Took my old boat out today got a late start, but it paid off big time. We took them to Outcast to weigh them in they were still alive. Mine was 5.86 lbs and Kenny on the right was 6.06 lbs. We let both fish go healthy to fight again another day. Father in law had work today and was hating life that we both landed such nice fish.


----------



## Redtracker (Dec 28, 2011)

I need to catch some of those


----------



## Murphy's Law (Sep 27, 2007)

Nice catch for sure man ! What did ya'll catch'em on?

Sent from my S4 using Forum Runner


----------



## Spoolin Up (May 3, 2011)

Some pigs there


----------



## c_stowers (Jan 10, 2012)

Nice job. Those are some gators for sure.


----------



## 7M (Jan 5, 2008)

Nice trout. What were the lengths and what ya catch them on?


----------



## fairpoint (May 9, 2013)

Nice trout....


----------



## Reel Sick (May 4, 2009)

Forgot to measure length, we were in hurry up mode to get them back in the water. We used live mullet and croakers. Thanks for the comments guys this is my biggest trout to date, beat my last year's trout of 5.7.


----------



## panhandleslim (Jan 11, 2013)

Excellent job guys. Kudos on the release. 

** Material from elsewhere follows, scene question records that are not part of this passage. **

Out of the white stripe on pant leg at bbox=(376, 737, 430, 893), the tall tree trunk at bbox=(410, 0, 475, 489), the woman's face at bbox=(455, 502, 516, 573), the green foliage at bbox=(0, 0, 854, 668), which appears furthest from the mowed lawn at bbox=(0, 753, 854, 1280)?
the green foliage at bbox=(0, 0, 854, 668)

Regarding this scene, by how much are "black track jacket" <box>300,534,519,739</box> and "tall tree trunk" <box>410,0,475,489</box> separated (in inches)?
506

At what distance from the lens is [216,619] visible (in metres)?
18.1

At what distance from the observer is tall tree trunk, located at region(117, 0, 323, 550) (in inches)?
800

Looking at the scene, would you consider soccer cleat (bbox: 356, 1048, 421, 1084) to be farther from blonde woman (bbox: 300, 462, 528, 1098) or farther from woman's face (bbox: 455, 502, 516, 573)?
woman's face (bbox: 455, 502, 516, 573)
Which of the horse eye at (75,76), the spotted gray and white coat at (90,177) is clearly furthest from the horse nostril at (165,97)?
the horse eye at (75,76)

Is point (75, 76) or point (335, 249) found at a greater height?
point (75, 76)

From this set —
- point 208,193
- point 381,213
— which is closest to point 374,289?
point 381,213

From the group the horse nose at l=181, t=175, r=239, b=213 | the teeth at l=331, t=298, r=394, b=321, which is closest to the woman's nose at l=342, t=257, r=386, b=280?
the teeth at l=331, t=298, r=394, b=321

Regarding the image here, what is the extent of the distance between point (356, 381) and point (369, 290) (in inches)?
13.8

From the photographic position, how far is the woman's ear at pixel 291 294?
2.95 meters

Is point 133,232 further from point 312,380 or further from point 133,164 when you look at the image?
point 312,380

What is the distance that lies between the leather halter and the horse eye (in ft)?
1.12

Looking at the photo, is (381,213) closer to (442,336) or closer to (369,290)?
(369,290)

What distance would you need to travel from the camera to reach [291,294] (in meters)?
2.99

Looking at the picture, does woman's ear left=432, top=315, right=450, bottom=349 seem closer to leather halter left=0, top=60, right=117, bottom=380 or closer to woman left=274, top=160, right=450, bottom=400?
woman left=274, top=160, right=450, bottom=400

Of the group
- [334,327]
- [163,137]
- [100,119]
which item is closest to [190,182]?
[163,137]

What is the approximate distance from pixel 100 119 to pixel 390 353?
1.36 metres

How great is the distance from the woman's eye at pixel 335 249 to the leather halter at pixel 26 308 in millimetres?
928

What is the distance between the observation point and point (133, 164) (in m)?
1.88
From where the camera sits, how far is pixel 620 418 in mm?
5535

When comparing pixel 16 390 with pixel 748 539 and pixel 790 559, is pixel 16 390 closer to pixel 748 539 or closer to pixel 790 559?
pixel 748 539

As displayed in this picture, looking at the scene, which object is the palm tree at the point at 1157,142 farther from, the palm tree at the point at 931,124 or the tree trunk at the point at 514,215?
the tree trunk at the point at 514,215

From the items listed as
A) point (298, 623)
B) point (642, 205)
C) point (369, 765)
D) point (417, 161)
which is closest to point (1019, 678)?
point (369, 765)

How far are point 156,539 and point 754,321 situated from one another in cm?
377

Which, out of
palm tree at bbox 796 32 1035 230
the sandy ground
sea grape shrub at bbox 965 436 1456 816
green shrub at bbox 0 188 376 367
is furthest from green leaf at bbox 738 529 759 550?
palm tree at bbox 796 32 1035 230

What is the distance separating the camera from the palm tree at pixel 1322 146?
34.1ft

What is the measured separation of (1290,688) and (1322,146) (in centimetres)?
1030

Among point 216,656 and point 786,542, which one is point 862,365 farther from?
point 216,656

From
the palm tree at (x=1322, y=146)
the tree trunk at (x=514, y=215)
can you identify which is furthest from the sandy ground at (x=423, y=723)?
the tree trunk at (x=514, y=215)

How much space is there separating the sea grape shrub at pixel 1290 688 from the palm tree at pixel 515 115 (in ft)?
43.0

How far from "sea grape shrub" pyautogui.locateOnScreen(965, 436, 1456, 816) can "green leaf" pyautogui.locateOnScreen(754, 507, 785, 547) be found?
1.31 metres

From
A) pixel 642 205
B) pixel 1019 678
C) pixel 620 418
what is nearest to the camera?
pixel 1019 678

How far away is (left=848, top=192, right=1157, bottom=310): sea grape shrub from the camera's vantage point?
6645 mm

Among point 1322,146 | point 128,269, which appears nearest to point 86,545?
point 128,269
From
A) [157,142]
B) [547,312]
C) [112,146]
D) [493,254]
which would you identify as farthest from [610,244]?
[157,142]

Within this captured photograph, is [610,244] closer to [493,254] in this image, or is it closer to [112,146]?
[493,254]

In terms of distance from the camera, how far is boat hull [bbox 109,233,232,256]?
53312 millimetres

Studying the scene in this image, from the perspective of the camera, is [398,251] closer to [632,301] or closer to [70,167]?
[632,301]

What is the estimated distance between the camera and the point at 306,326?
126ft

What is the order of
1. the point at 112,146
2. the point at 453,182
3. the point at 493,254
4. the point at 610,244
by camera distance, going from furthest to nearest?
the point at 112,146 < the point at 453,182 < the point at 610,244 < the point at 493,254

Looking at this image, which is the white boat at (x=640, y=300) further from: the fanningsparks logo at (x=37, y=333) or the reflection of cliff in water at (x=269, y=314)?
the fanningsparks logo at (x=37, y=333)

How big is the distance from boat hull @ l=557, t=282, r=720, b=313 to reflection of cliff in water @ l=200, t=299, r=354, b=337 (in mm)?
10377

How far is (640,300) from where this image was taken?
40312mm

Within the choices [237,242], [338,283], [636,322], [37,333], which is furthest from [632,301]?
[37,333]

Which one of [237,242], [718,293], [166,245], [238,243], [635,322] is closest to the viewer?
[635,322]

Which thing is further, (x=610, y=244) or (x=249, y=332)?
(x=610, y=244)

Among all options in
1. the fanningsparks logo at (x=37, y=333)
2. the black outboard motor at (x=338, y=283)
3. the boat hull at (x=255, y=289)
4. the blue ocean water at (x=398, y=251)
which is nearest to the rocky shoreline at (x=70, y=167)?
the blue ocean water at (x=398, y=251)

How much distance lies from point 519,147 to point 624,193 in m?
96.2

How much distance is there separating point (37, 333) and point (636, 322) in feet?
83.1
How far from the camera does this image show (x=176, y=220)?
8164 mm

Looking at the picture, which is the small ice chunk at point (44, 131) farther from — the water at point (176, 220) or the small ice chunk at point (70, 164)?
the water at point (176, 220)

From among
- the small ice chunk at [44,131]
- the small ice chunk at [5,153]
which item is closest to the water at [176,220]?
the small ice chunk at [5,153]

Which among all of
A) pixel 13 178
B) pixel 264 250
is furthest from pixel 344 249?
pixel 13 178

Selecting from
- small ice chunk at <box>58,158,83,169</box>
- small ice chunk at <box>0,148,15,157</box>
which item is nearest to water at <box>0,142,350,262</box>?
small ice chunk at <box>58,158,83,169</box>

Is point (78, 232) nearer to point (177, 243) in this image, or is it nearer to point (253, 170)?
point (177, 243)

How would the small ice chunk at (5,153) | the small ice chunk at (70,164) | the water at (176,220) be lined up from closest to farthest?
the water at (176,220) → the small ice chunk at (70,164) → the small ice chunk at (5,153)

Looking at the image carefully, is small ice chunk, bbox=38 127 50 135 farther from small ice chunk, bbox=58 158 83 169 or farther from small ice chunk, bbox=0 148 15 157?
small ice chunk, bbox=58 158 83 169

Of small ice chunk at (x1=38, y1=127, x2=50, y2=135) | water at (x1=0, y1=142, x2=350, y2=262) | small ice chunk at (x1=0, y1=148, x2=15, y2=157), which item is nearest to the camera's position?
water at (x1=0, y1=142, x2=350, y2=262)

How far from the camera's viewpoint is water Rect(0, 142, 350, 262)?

Glad you guys understand that they are never going to get any bigger if they hit the filet table.


----------



## GROUPERKING (Sep 28, 2011)

Mighty fine looking pair of trout !


----------



## capt.joe (Feb 2, 2011)

Those are some fine trout B!!


----------



## outdoorkid (Jan 6, 2010)

Nice!


----------



## dabutcher (Apr 19, 2008)

Those are some fine trout. Congrats of the catch.


----------



## fsu alex (Aug 3, 2011)

Nice catch and congrats on your personal best.


----------



## Fisherdad1 (Oct 4, 2007)

Nice fish! Not looking for location, but did you hook and line the croaker or net them?


----------



## Reel Sick (May 4, 2009)

Fisherdad1 said:


> Nice fish! Not looking for location, but did you hook and line the croaker or net them?


We got a few bonus Croakers in the net while we were throwing on mullet.


----------



## parrothead (Oct 1, 2007)

Very nice fish. Congrats. Hope to hook a few soon. :thumbsup::thumbsup::thumbsup:

Scott


----------



## Lexcore (May 5, 2012)

:thumbup: Nice :thumbup:


----------



## Magic Mike (Jun 30, 2009)

Wow... SLOBS.

Glad you released them... good on you sir.


----------



## trophytroutman (Mar 13, 2014)

Nice hogs.


----------



## tat (Oct 8, 2007)

Excellent job catching a couple of sows! Just wondering if they were deep (cold weather pattern) or if they had moved up shallow (spring type pattern). Last time I was out the water was still barely 60 so I was expecting a couple more weeks before they moved shallow.

Great job on the live release too!


----------